**Selected extract**

+ + + + +

🤖 AI Summary
This study addresses the problems of world-knowledge inconsistency and systematic knowledge gaps in large language models (LLMs). To this end, we propose KonTest, a knowledge-graph-based automated consistency testing framework. Methodologically, we introduce a novel consistency verification paradigm integrating semantic-equivalent querying, metamorphic testing, and ontological oracles; additionally, we design a weighted LLM ensemble mechanism to mitigate knowledge omissions. Experimental evaluation across four mainstream LLMs demonstrates that KonTest identifies inconsistent inputs in 19.2% of test cases and detects an average of 16.5% knowledge gaps. Our ensemble strategy reduces knowledge gaps by 32.48%. Overall, KonTest provides a scalable, interpretable, and principled framework for assessing the reliability of LLMs’ factual knowledge—advancing both the rigor and transparency of LLM evaluation.

+ + + + +

**Information provided**

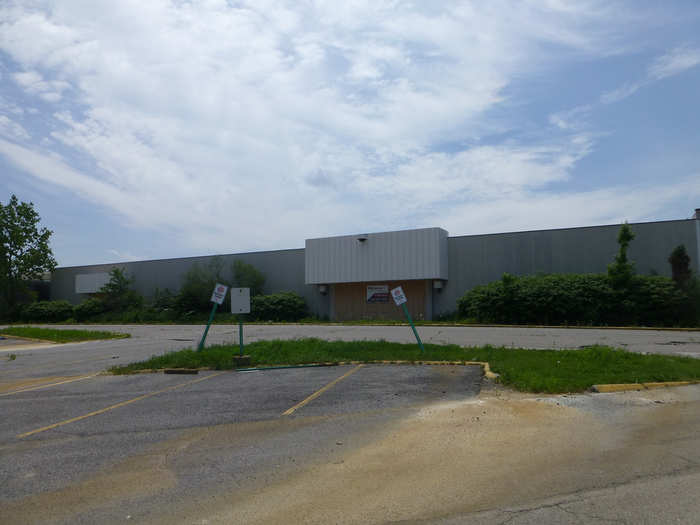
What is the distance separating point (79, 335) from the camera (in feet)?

+ + + + +

**Problem 1**
In the KonTest summary, by how much does the ensemble strategy reduce knowledge gaps?
**Problem 2**
Continue the KonTest summary from where it stops.

**Final answer 1**
By 32.48%.

**Final answer 2**
📝 Abstract
In this work, we systematically expose and measure the inconsistency and knowledge gaps of Large Language Models (LLMs). Specifically, we propose an automated testing framework (called KonTest) which leverages a knowledge graph to construct test cases. KonTest probes and measures the inconsistencies in the LLM's knowledge of the world via a combination of semantically-equivalent queries and test oracles (metamorphic or ontological oracle). KonTest further mitigates knowledge gaps via a weighted LLM model ensemble. Using four state-of-the-art LLMs (Falcon, Gemini, GPT3.5, and Llama2), we show that KonTest generates 19.2% error inducing inputs (1917 errors from 9979 test inputs). It also reveals a 16.5% knowledge gap across all tested LLMs. A mitigation method informed by KonTest's test suite reduces LLM knowledge gap by 32.48%. Our ablation study further shows that GPT3.5 is not suitable for knowledge-based consistency testing because it is only 60%-68% effective in knowledge construction.